- _Assignment_: Using the entries that follow, transcribe only the lines from the line with "Assemblée générale à" to the line with "Jawatan Kosong Yayasan", both included, exactly as they stand and without pictures.

- _Record set_:
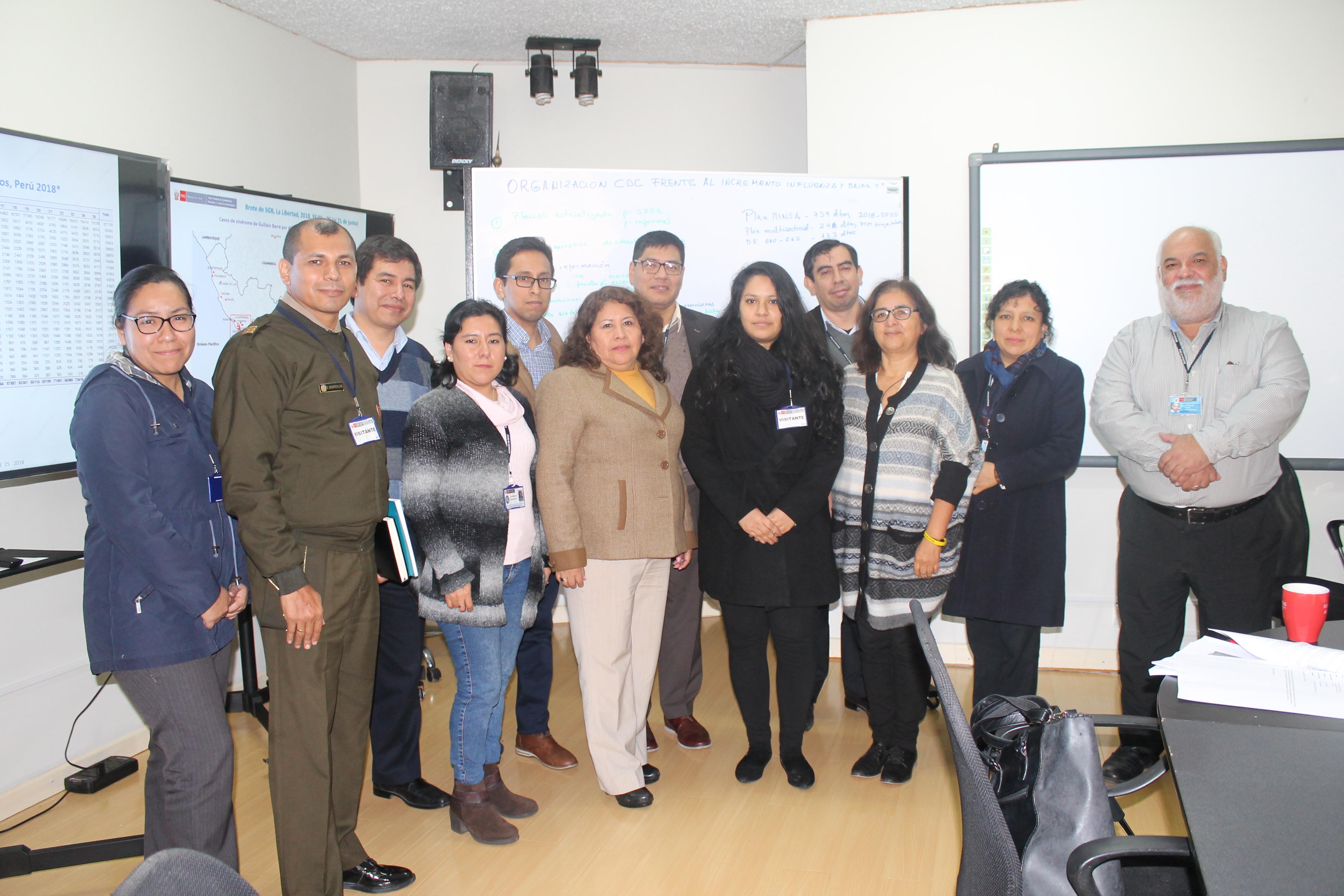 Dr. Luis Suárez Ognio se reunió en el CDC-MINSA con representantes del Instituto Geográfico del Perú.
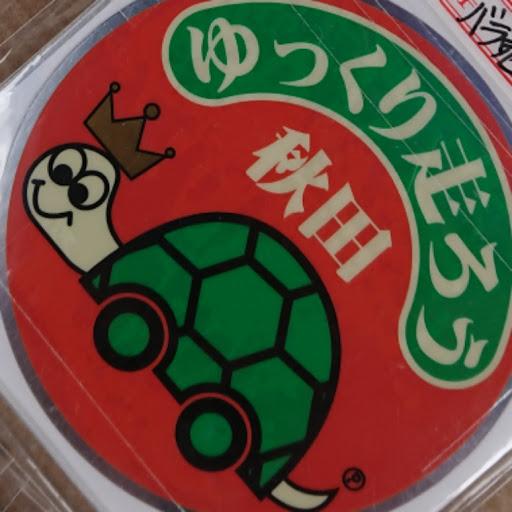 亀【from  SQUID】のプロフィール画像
---
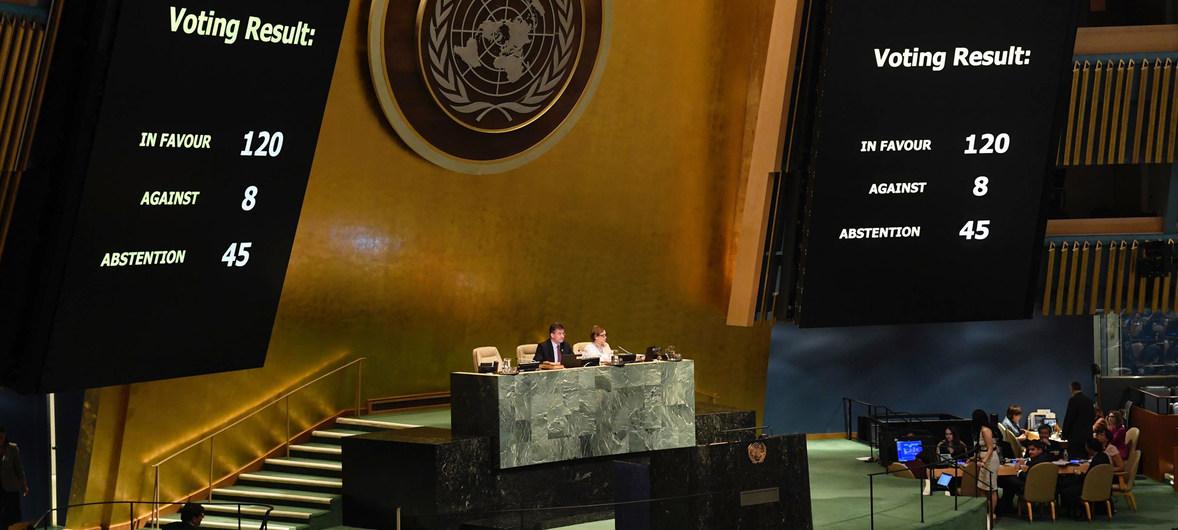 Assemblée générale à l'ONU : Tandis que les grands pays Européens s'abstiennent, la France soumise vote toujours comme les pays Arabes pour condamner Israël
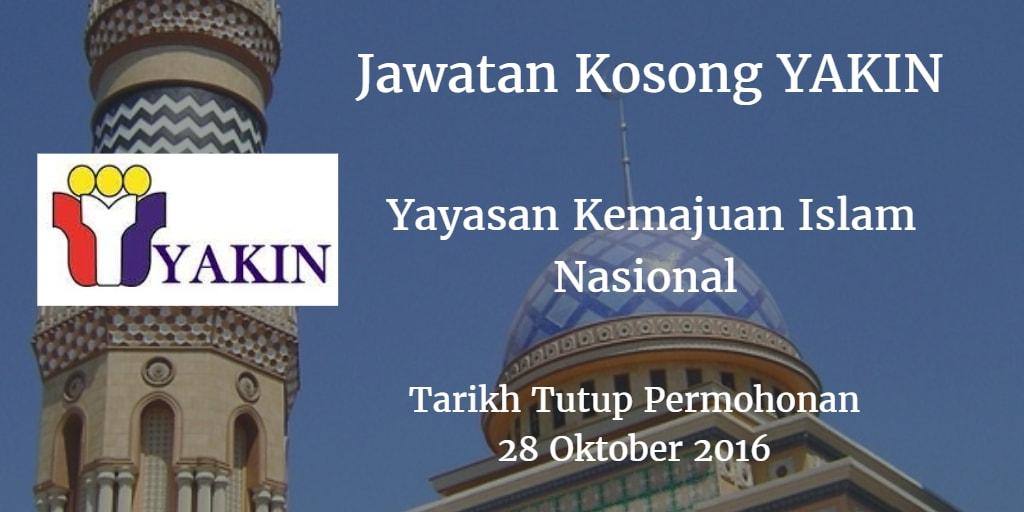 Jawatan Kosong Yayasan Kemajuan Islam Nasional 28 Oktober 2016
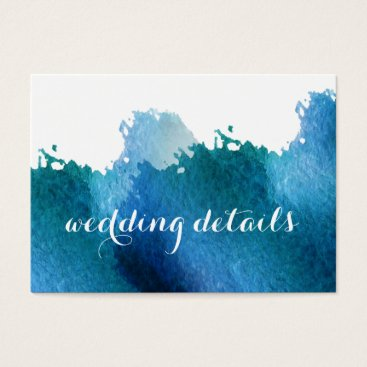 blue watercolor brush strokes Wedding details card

- _Exercise result_:
 Assemblée générale à l'ONU : Tandis que les grands pays Européens s'abstiennent, la France soumise vote toujours comme les pays Arabes pour condamner Israël
 Jawatan Kosong Yayasan Kemajuan Islam Nasional 28 Oktober 2016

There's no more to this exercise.